PT Bukit Asam Tbk (PTBA), salah satu emiten BUMN di sektor tambang, mencatatkan penurunan laba bersih yang signifikan mencapai 59% tahun ke tahun hingga mencapai Rp 833 miliar pada semester pertama tahun 2025. Penurunan ini dipicu oleh turunnya harga batu bara di pasaran serta meningkatnya stripping ratio yang berdampak pada biaya produksi secara keseluruhan.
Direktur Keuangan & Manajemen Risiko Bukit Asam, Una Lindasari, mengungkapkan bahwa penurunan harga batu bara yang drastis menjadi salah satu penyebab utama. Selain itu, terdapat kebijakan baru dari Kementerian Energi dan Sumber Daya Mineral (ESDM) yang mengharuskan emiten hanya menjual batu bara yang memenuhi kriteria tertentu sesuai dengan Harga Patokan Batubara (HPB).
Dalam kondisi yang menantang ini, PTBA tetap berupaya meningkatkan kapasitas produksi dan penjualannya. Data menunjukkan bahwa produksi batu bara PTBA mengalami pertumbuhan 16% dibandingkan tahun sebelumnya, mencapai 21,73 juta ton, sementara volume penjualannya juga meningkat sebesar 8% menjadi 21,62 juta ton.
Kondisi Harga Batu Bara dan Kebijakan Baru ESDM
Pertumbuhan yang dialami PTBA di tengah penurunan harga batu bara menunjukkan daya tahan yang cukup signifikan. Kebijakan dari ESDM yang mengatur penjualan batu bara harus sesuaidengan kriteria baru memberikan tekanan tambahan bagi perusahaan yang bergantung pada pasar tersebut. Bagi PTBA, fokus pada pemenuhan regulasi menjadi prioritas agar tidak kehilangan pangsa pasar.
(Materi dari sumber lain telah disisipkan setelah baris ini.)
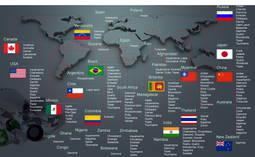 La industria explora el origen geográfico de las gemas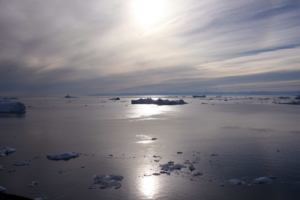 Sunset at Disko Bay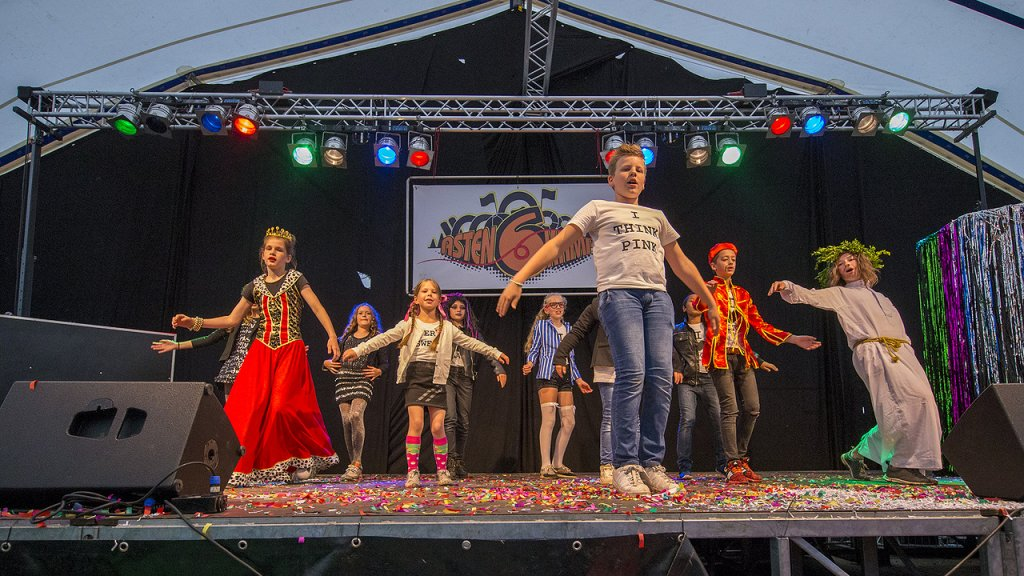 Zeskamp 2016 - Foto's Siris.nl - Rob Fritsen (11)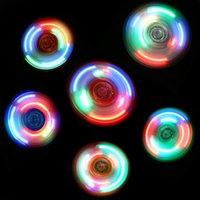 Wholesale Cheap Led Finger Toy - 2017 New Cheap Hand Spinners LED Fidget Spinner Top Quality Triangle Finger Spinning Top Colorful Decompression Fingers Tip Tops Toys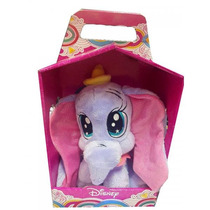 Peluche Dumbo 25 Cm Glamour Pets Disney Wabro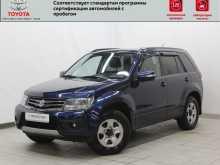 Suzuki Grand Vitara, 2014 г., Новосибирск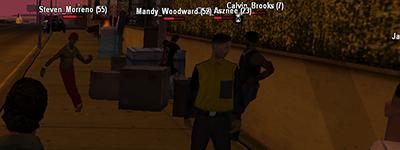 Murdertown Gangster Bloods - VI - Page 25 Sans1515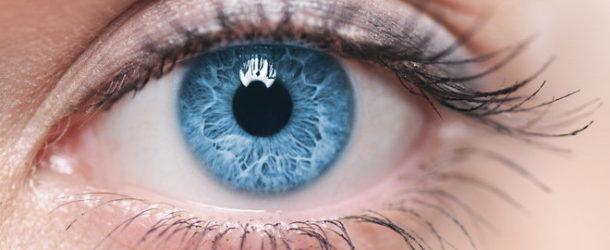 Jak dbać o wzrok?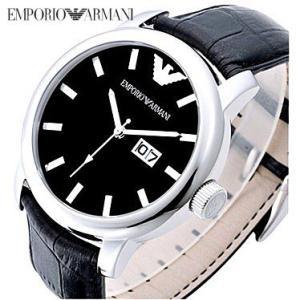 送料無料 エンポリオ・アルマーニ AR0428 メンズ腕時計 juraice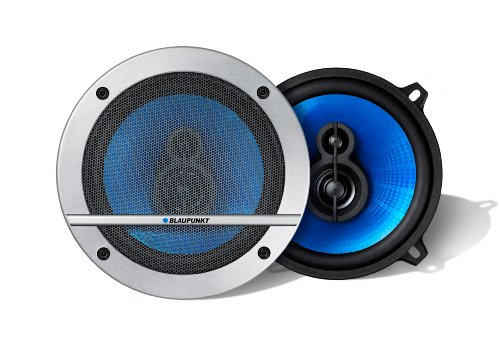 Blaupunkt Blue Magic Tl 130 - 5.25 Inch 220 Watt Triaxial Speaker System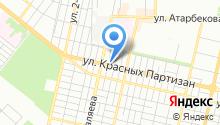 Beez на карте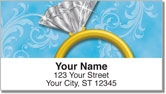 Ring Bling Address Labels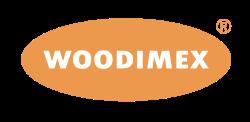 Woodimex GmbH Logo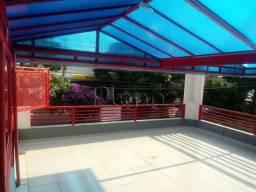 Prédio inteiro para alugar em Jardim chapadão, Campinas cod:PR013976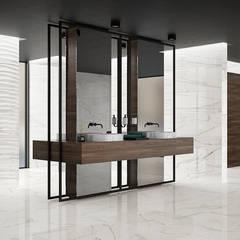 Precious: Casas de banho  por Love Tiles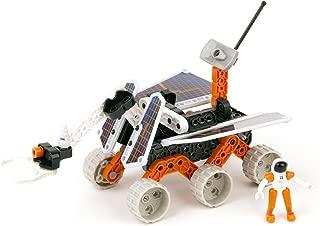 HEXBUG VEX Explorers Rover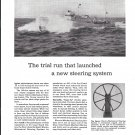 1944 Sperry Gyroscope Co Ad- Great 1932 Photo of Coast Guard Cutter Thetis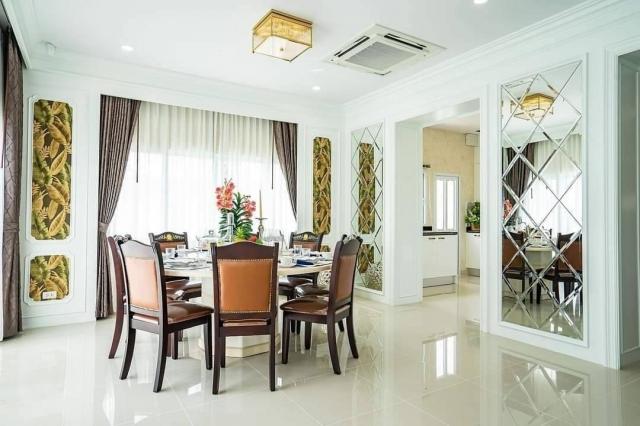 บ้าน-สำหรับ-ขาย-ห้วยใหญ่--huai-yai 20210309193520.jpg
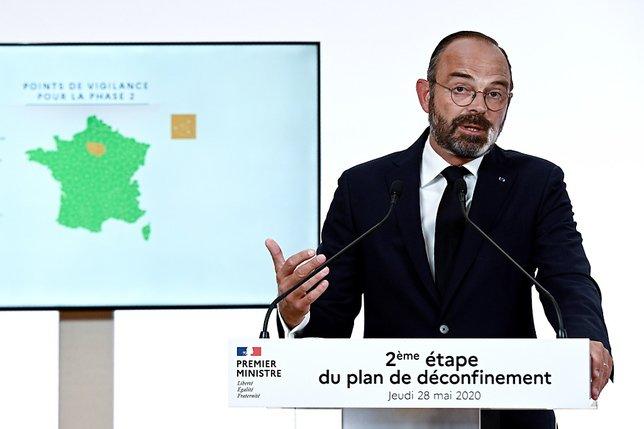 Restaurants rouverts et fin de la limite des 100 km en France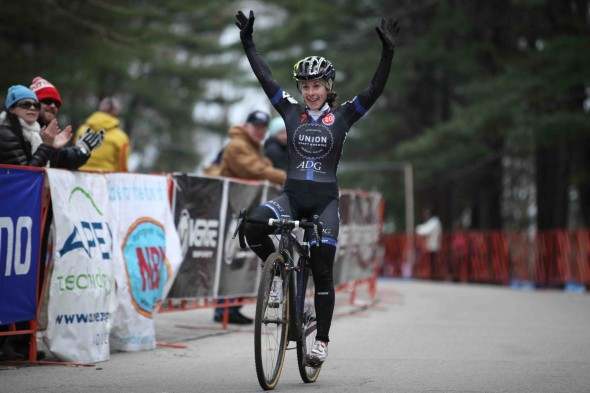 Kemmerer takes the win on Day 2 of NBX 2013. © Meg McMahon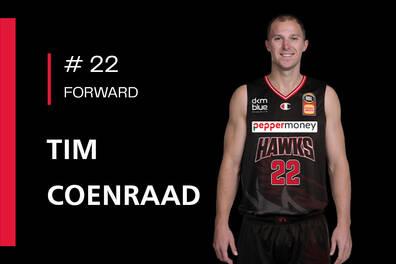 Video Message from Tim Coeenrad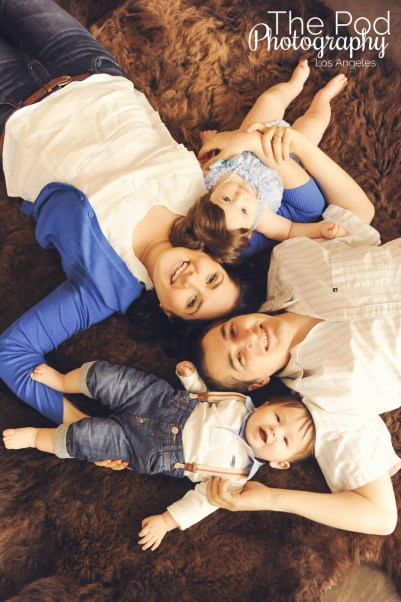 Family-Photographer-The-Pod-Photography-Laying-Styled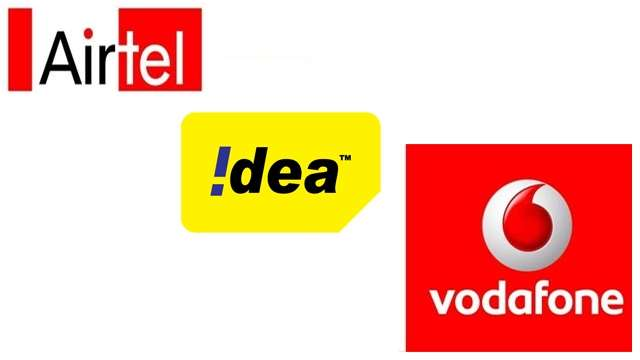 Vodafone, Airtel, Idea Launches Counter Plans to Reliance Jio Dhan Dhana Dhan Offer1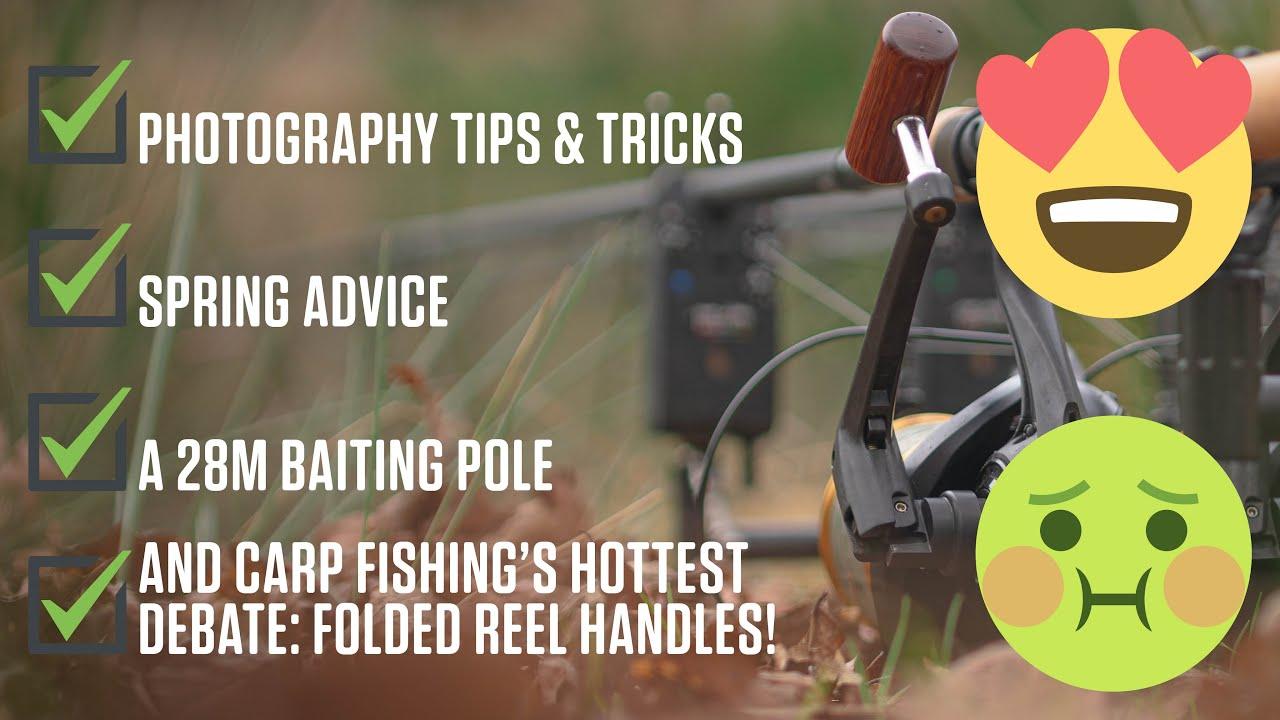 Carp fishing photography, folded reel handles and a 28m baiting pole | Luke Venus Vlog 4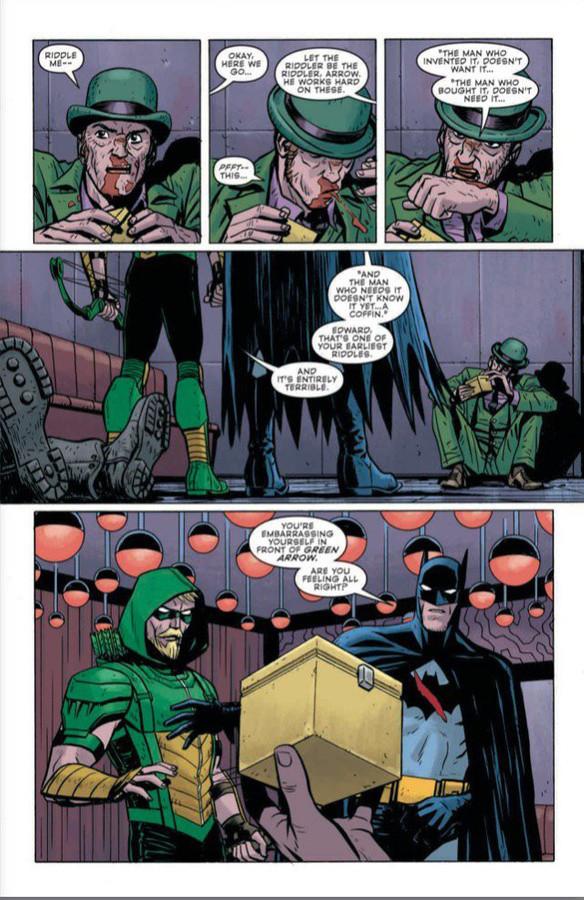 Batman-Universe-2-2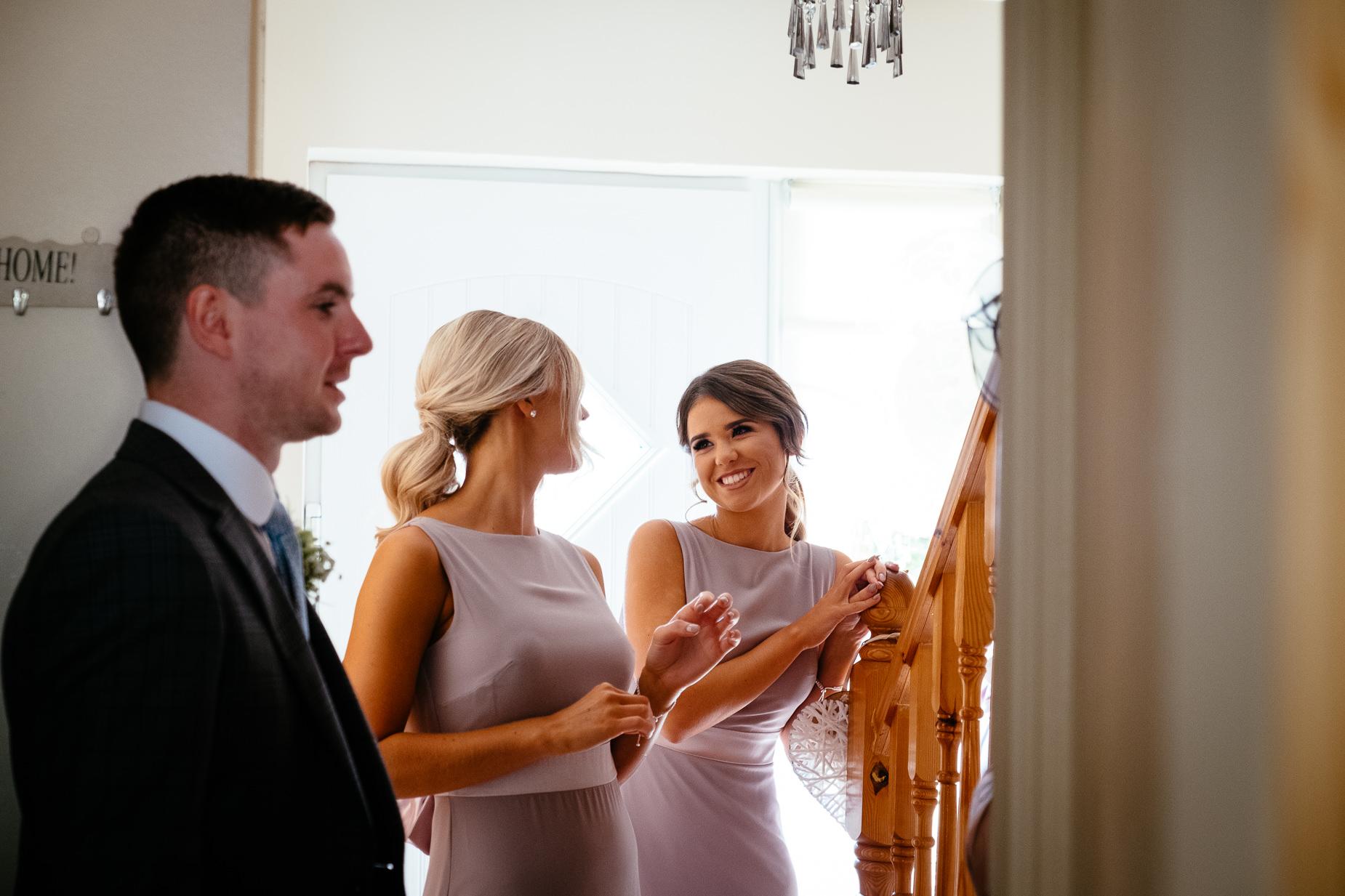 castlebellingham wedding photographer louth 0185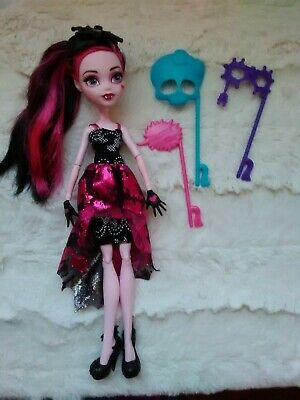Monster High doll Draculaura in  dance party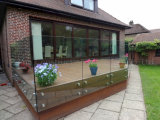 Free_Design Distanzhülsen-Glasgeländer für Balkon/Treppenhaus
Una menjelaskan bahwa kebijakan tersebut membuat persaingan di industri batu bara kian ketat, karena banyak perusahaan yang harus menyesuaikan diri dengan regulasi baru. Penurunan harga batu bara yang terus berlangsung membuat emiten harus lebih cermat dan efisien dalam mengelola biaya agar tetap dapat bertahan.
Pendekatan strategis diperlukan dalam menghadapi situasi ini. Menurut Una, diskusi dan kolaborasi dengan berbagai pemangku kepentingan, termasuk pemerintah dan kontraktor, menjadi langkah penting untuk mengoptimalkan biaya produksi dan mempertahankan daya saing di pasar.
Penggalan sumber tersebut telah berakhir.